(Provided data):
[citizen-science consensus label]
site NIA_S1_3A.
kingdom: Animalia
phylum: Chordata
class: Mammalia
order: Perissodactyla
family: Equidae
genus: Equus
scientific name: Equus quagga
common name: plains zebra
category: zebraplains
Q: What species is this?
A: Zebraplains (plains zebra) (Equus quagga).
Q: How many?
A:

(Required work): Copy exactly the lines that begin with the one containing "site NIA_S1_3A." and continue to the end of the records, both included, and nothing more.

(Finished exercise):
site NIA_S1_3A.
kingdom: Animalia
phylum: Chordata
class: Mammalia
order: Perissodactyla
family: Equidae
genus: Equus
scientific name: Equus quagga
common name: plains zebra
category: zebraplains
Q: What species is this?
A: Zebraplains (plains zebra) (Equus quagga).
Q: How many?
A:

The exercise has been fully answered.